▸ Data shown
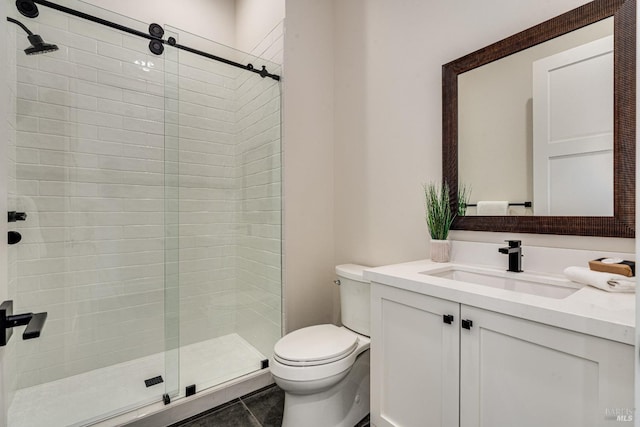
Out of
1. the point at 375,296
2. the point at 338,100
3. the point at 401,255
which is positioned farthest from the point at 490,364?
the point at 338,100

▸ Directive
Copy the listing above word for word, but leave out the picture.

▸ Output
Out of
1. the point at 375,296
2. the point at 338,100
3. the point at 401,255
which is positioned farthest from the point at 490,364?
the point at 338,100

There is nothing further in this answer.